STATED GOAL: Rescale the listing below by repeating every line, requests included, with each distance in the answers multiplied by 2.55 and rounded to a whole number, halves rounding up. Leave the numbers in the requests unchanged.

(Spatial questions about scenes)
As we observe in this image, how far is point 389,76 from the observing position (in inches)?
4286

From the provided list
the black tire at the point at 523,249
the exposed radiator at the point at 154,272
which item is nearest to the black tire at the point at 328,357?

FINAL RESULT:
As we observe in this image, how far is point 389,76 from the observing position (in inches)?
10929

From the provided list
the black tire at the point at 523,249
the exposed radiator at the point at 154,272
which item is nearest to the black tire at the point at 328,357?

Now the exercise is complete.